■ **AIM 1**
Extract the passage about the Lennon quote word for word, from "I think Salada" up to and including "are rarely original).".

■ **PASSAGE TO READ**
-=-=-

I saw this quote appear on a Salada tea bag paper tag .. but
that was only in the middle 1980's - a few years -after- Lennon
had wrote and released his "Beautiful Boy" song ("Double Fantasy")
in 1980 (and also after this song was included on Geffen's
"Lennon Collection" album).
I think Salada picked this up as a "useable quote" from the
Lennon's song itself which became popular after his death
(the quotes and expressions Salada uses on their tea bags quips
are rarely original).
In later years I've also seen it appear on some retail greeting
cards ...
but once again only well after the original release of Lennon's
song
(the greeting cards may have picked this up from either
Lennon's song directly or from the Salada tea bag quip).
-- Derek
======================================================
Derek J. Larsson EMail: derek_...@3com.com
======================================================
Don't you know that John originated most phrases. For instance Help! was never
used before John invented it(just being a little sarcastic here). And for the
record, I had heard that phrase many times over before John used it in his
song(the life phrase that is). Still fits nicely into the song though. I think
attention was given to it mainly due to the circumstances of the time and how
true that phrase came to be for John unfortunately.
yeah I can tell that.John gets too much credit.
He represented the Beatles better than the others but we can't give him
credit for every phrase used on Planet earth. As he himself
says in a 1969 interview The Beatles were only
a part of a movement, and they didn't change
the world all by themselves. He spoke well and
we want to beleive he had the answers to
everything. I am not answering your post very
well and I'm getting a bit off topic not expressing
what I am trying to say very well. It's one of those days.:)

-=-=-

(Records from a dataset)
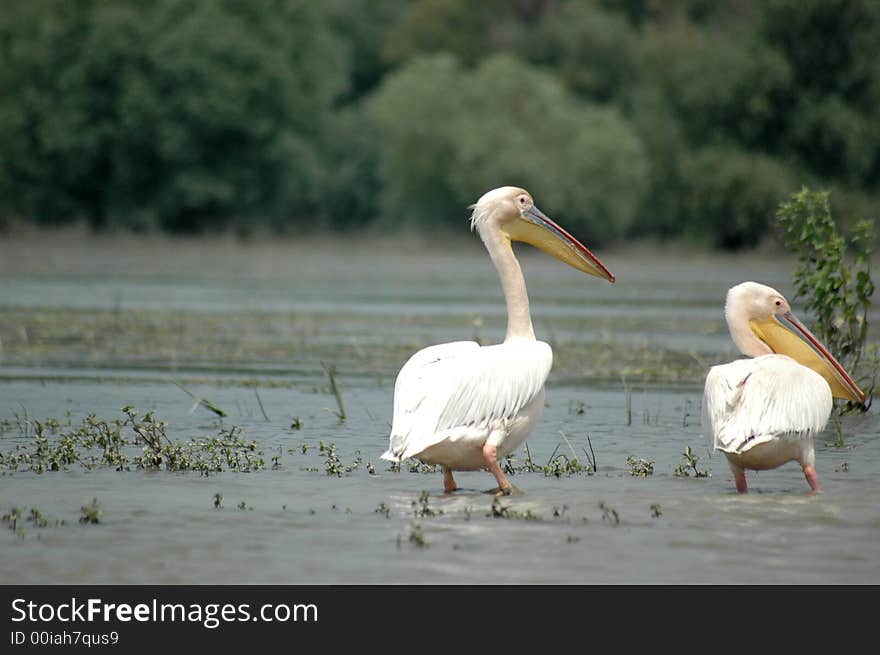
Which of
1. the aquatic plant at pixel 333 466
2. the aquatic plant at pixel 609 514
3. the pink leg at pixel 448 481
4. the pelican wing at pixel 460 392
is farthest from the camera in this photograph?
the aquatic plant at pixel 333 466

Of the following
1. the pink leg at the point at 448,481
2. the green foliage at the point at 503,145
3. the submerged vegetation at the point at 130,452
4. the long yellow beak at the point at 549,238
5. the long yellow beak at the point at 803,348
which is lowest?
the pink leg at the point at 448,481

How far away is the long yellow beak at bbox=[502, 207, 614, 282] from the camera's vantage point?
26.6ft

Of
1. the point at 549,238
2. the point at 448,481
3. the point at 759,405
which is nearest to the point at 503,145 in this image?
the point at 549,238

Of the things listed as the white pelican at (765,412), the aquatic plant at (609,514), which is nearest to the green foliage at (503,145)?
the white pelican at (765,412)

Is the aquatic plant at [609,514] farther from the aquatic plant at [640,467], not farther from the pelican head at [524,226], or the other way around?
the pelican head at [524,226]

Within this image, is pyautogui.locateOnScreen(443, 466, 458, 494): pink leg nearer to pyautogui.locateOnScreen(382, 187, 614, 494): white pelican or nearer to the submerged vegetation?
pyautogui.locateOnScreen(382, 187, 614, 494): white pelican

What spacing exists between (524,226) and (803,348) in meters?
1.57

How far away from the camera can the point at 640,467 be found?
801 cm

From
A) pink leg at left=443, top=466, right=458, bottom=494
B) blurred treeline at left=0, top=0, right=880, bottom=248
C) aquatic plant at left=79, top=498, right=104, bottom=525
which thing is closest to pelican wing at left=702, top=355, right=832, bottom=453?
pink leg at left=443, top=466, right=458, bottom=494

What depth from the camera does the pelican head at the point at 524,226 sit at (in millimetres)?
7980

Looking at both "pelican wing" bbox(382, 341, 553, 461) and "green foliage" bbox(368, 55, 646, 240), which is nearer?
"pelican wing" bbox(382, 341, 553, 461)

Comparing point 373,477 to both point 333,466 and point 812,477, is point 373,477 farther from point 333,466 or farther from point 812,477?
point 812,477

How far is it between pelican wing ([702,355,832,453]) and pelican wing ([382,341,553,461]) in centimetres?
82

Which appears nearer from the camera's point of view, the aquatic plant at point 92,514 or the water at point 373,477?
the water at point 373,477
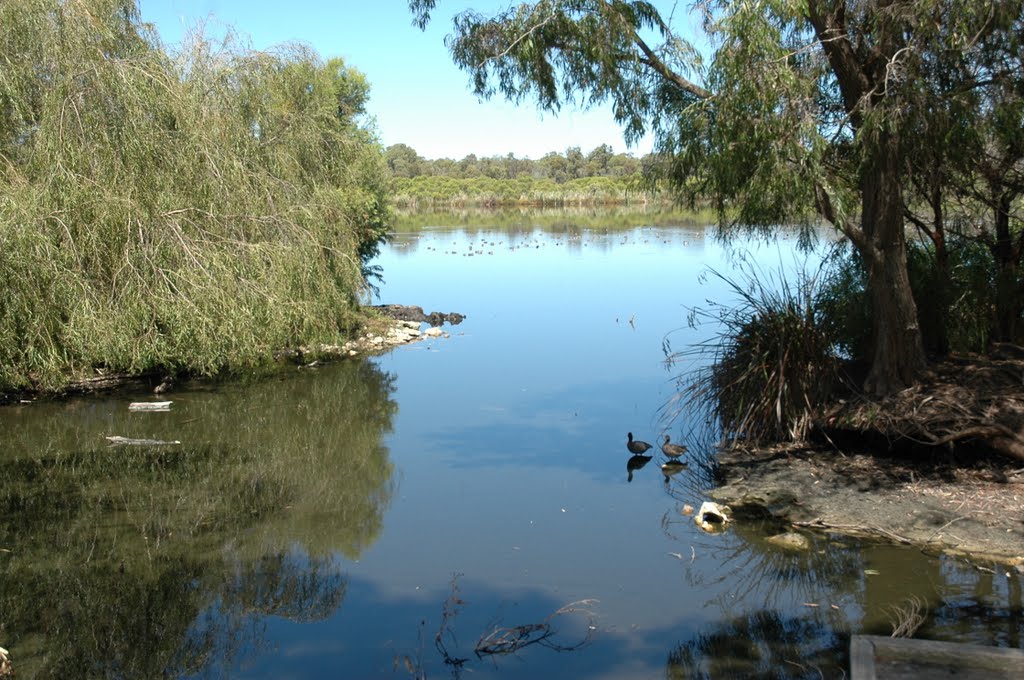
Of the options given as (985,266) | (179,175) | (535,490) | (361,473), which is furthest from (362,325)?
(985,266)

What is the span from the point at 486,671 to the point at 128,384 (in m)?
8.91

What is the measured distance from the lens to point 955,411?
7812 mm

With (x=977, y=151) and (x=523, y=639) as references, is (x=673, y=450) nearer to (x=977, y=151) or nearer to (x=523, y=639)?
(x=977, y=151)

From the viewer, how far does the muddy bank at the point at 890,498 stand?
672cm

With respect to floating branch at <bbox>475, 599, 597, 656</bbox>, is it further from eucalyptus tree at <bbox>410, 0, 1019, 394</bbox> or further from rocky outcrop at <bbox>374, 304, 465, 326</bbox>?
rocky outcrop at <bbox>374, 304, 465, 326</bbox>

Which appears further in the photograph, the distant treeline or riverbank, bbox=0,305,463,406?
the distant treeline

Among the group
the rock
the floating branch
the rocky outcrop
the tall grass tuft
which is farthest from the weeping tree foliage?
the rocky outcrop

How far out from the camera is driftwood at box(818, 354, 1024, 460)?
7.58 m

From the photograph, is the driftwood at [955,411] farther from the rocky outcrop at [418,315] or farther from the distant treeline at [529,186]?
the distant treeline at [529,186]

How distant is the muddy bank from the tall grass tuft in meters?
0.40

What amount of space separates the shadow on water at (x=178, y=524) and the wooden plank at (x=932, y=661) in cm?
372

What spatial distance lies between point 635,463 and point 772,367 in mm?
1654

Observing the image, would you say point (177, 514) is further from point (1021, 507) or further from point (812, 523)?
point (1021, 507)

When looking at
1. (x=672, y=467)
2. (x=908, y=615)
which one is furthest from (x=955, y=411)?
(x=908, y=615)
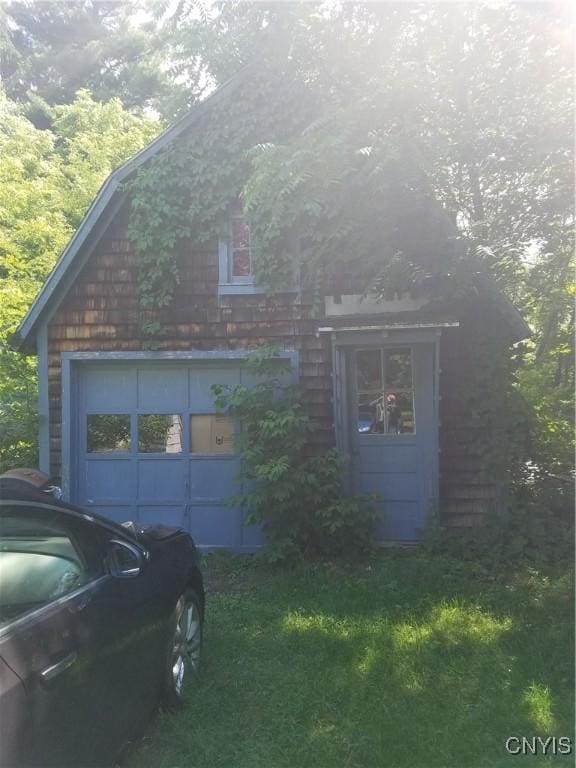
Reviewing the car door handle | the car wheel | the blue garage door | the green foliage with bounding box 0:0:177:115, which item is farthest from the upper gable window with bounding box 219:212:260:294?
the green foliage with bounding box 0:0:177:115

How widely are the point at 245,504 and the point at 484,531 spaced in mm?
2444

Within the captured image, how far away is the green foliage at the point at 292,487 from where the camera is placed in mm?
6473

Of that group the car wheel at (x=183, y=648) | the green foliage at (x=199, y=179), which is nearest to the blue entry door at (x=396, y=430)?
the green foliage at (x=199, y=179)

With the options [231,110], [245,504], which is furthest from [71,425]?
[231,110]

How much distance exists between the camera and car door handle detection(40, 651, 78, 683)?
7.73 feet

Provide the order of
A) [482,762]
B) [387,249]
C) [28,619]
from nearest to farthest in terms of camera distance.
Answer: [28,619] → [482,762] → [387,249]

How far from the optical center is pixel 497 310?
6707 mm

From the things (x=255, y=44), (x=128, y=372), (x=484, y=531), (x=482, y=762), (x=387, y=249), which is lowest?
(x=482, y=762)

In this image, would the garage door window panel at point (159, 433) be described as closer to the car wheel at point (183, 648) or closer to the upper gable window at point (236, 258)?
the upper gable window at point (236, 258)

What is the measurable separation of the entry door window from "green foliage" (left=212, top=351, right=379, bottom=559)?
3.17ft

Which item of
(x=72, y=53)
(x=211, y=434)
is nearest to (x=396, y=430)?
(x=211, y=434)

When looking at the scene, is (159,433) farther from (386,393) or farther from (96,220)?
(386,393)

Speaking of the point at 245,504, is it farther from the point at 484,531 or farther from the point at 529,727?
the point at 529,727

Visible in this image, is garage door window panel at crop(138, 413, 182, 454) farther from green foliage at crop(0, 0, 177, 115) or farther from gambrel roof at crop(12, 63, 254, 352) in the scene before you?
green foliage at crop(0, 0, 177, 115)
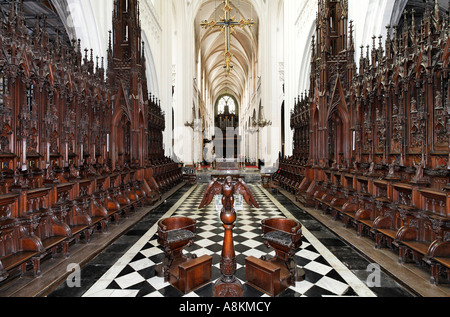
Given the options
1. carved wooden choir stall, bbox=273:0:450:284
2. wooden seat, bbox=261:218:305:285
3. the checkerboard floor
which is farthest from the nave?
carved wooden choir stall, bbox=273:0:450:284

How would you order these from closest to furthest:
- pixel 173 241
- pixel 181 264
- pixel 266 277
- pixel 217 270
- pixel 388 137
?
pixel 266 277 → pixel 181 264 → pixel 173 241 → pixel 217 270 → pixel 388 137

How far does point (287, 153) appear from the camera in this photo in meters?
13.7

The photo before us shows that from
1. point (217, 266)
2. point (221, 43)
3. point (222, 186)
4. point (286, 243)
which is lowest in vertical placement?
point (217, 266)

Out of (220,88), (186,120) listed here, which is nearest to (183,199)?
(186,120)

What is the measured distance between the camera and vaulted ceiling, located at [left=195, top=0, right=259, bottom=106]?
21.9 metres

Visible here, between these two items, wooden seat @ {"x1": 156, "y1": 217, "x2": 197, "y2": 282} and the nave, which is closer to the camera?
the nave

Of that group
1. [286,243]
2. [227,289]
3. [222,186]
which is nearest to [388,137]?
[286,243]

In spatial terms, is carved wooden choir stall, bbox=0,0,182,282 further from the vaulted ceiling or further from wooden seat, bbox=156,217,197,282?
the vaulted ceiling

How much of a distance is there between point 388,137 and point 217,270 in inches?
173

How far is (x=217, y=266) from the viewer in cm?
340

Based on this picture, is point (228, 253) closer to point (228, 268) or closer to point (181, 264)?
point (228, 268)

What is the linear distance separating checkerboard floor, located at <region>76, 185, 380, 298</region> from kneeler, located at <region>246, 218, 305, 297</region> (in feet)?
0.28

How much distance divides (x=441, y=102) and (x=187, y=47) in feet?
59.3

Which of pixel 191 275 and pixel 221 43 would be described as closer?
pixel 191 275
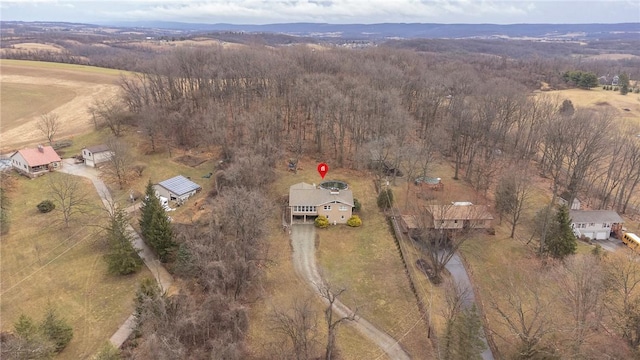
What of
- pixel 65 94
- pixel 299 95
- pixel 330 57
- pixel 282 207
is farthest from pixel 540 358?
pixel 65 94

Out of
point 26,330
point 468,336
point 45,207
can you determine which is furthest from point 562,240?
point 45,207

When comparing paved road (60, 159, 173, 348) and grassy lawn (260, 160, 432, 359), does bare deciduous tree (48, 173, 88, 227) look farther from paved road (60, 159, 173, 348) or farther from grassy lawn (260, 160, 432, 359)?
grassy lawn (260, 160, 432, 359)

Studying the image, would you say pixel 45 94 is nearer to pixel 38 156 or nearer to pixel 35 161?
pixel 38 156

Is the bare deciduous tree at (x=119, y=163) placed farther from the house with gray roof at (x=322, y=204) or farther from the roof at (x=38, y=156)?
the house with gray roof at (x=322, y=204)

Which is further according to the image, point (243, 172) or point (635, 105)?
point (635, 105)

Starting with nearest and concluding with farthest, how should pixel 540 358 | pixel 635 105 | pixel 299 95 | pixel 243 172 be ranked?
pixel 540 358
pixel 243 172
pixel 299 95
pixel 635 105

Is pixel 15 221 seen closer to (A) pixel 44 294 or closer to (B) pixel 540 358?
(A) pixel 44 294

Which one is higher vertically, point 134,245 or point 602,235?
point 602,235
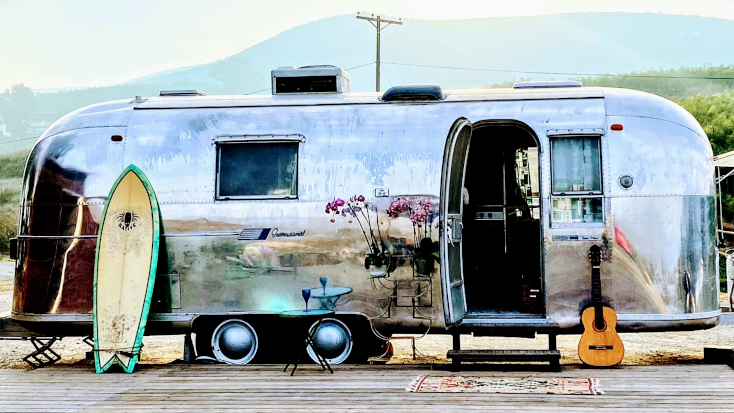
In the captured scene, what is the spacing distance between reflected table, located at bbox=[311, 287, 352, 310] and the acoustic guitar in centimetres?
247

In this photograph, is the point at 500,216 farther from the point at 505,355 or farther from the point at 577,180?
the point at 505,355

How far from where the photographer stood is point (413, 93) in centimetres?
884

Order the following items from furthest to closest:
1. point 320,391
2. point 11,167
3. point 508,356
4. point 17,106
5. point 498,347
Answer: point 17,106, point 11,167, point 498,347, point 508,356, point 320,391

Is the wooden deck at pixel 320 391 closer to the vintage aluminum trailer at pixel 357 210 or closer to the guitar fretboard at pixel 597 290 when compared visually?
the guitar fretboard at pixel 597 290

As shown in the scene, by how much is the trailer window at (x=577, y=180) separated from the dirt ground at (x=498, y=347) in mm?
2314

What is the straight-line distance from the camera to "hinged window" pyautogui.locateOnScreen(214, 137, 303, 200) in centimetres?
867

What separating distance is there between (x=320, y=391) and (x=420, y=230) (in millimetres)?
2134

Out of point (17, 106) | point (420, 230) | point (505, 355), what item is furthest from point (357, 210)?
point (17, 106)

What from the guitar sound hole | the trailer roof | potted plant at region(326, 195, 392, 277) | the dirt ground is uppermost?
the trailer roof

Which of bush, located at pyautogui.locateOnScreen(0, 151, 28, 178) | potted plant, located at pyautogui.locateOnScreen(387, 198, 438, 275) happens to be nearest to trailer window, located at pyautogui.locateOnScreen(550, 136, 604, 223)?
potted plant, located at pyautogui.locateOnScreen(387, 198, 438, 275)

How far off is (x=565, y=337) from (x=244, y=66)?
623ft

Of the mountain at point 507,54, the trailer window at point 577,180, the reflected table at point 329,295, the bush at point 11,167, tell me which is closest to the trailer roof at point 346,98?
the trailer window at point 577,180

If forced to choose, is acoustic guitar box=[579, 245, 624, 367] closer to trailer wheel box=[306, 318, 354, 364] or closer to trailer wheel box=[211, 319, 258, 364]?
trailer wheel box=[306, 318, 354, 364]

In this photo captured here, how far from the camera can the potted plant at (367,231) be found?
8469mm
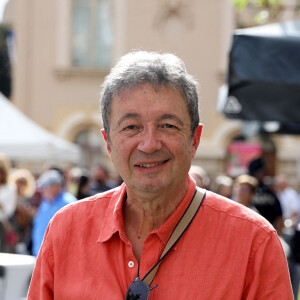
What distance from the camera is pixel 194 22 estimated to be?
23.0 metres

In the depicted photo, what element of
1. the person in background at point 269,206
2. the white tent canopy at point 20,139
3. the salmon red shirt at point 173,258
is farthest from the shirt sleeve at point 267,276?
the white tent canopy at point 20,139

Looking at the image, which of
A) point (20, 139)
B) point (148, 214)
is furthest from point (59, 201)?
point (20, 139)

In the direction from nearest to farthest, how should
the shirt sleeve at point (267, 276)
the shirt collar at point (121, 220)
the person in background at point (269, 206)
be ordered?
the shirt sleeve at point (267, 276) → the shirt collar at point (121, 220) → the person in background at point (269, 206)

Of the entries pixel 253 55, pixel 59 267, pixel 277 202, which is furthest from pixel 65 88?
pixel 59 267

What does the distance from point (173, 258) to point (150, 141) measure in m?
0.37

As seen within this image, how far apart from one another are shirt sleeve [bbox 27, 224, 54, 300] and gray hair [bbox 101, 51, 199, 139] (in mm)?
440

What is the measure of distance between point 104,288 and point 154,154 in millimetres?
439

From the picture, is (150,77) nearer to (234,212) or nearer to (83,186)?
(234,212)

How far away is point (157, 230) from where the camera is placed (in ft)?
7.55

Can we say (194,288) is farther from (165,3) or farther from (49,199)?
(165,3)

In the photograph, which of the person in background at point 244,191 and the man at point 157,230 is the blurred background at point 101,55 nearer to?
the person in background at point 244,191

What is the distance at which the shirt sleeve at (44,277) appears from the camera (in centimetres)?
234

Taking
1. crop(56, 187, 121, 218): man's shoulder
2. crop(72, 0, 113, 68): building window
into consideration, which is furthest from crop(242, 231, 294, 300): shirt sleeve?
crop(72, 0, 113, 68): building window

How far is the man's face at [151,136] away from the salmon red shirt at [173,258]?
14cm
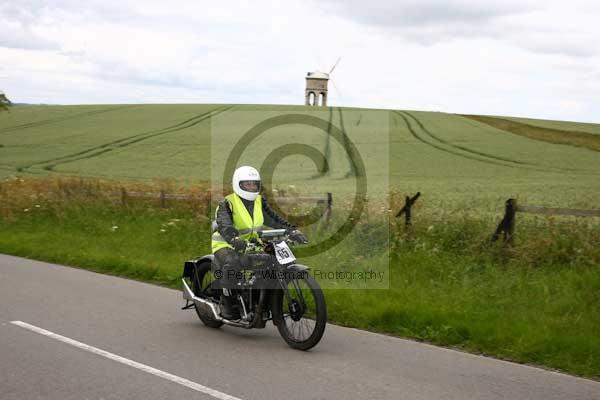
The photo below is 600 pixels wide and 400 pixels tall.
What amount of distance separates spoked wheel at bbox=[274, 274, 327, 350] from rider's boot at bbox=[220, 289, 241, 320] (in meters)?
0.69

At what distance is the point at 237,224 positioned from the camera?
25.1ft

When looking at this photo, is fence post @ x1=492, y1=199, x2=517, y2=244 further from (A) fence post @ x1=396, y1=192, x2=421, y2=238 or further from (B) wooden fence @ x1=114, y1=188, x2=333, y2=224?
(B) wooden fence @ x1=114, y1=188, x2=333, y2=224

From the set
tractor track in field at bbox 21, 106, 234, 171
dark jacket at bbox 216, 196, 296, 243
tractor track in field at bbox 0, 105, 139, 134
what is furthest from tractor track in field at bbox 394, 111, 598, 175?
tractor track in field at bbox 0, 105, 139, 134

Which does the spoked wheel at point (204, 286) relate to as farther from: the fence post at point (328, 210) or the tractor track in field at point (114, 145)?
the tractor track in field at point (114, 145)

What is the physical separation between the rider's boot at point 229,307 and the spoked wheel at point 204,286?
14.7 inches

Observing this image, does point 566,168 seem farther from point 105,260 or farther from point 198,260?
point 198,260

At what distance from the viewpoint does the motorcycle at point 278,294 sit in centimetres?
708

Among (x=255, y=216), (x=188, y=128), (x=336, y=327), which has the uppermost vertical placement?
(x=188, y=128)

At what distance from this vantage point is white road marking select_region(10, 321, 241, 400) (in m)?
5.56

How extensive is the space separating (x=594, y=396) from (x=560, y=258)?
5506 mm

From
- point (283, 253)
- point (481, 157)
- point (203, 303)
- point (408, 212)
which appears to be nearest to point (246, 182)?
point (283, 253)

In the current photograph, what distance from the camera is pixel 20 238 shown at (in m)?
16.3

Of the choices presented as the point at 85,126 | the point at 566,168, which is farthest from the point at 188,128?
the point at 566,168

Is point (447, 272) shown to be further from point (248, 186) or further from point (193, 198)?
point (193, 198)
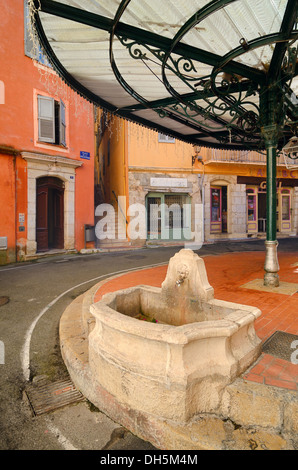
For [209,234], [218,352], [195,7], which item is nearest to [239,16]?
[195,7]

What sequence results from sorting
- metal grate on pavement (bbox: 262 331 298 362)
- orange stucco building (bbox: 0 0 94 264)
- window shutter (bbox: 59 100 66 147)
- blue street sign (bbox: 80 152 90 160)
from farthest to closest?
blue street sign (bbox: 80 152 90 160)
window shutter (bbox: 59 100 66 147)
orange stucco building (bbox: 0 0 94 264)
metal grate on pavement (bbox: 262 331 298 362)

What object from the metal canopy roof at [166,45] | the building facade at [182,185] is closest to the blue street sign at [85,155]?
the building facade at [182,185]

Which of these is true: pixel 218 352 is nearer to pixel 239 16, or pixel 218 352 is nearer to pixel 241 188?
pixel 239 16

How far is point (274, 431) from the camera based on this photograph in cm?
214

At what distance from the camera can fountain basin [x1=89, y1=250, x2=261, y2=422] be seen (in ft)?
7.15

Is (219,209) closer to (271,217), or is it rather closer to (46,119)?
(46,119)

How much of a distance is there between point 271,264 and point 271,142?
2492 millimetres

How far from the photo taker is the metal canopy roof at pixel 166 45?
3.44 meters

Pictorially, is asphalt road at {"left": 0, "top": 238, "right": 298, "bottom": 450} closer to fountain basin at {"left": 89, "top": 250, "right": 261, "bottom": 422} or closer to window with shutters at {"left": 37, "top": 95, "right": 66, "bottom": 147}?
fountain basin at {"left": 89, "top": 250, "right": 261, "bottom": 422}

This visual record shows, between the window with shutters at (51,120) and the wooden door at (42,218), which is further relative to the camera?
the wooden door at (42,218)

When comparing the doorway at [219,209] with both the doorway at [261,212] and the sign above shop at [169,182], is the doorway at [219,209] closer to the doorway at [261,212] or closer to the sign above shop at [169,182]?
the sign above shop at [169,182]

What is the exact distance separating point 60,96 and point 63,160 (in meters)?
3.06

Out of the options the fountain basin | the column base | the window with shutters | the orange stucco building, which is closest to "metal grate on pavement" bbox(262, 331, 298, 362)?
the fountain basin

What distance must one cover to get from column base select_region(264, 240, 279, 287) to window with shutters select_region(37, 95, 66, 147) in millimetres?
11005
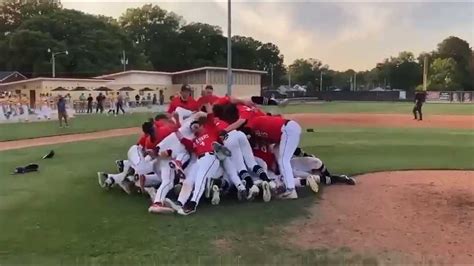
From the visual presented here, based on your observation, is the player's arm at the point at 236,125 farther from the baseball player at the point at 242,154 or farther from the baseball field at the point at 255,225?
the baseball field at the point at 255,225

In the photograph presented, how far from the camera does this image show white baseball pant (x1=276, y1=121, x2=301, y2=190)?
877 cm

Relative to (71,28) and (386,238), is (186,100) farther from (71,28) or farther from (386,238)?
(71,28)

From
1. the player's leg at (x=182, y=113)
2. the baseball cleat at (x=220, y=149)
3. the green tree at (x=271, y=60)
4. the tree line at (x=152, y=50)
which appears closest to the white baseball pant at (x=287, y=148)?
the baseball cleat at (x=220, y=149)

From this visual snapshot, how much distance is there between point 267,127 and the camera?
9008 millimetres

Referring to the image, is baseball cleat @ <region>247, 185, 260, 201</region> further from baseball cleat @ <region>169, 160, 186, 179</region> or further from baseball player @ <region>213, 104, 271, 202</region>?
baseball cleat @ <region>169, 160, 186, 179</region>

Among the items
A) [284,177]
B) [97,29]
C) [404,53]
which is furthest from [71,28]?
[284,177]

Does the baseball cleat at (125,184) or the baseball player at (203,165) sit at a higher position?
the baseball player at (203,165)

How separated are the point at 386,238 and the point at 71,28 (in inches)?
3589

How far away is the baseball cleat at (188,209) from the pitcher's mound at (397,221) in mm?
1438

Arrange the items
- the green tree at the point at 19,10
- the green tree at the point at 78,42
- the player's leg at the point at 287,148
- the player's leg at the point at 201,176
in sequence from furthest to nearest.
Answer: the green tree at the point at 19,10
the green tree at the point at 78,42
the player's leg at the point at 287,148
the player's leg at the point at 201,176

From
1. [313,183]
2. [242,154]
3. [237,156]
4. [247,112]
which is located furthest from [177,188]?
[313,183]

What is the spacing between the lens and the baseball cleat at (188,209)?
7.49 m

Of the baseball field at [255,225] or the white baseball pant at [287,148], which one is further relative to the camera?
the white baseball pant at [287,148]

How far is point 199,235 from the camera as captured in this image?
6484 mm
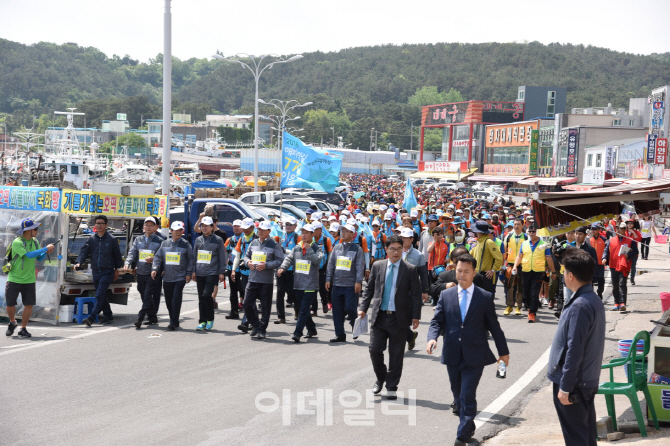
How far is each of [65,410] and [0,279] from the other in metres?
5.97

-=-=-

■ **AIM 2**
Pull out each line of the listing above that contains the string "road".

■ **FULL ANSWER 1**
I think Salada picked this up as a "useable quote" from the
Lennon's song itself which became popular after his death
(the quotes and expressions Salada uses on their tea bags quips
are rarely original).

■ **FULL ANSWER 2**
When comparing paved road (60, 159, 173, 348) and grassy lawn (260, 160, 432, 359), does bare deciduous tree (48, 173, 88, 227) look farther from paved road (60, 159, 173, 348) or farther from grassy lawn (260, 160, 432, 359)?
At what distance from this vantage point is white road marking select_region(10, 321, 241, 400) (in m)?
Pictorially, is asphalt road at {"left": 0, "top": 238, "right": 298, "bottom": 450} closer to fountain basin at {"left": 89, "top": 250, "right": 261, "bottom": 422} or closer to window with shutters at {"left": 37, "top": 95, "right": 66, "bottom": 147}?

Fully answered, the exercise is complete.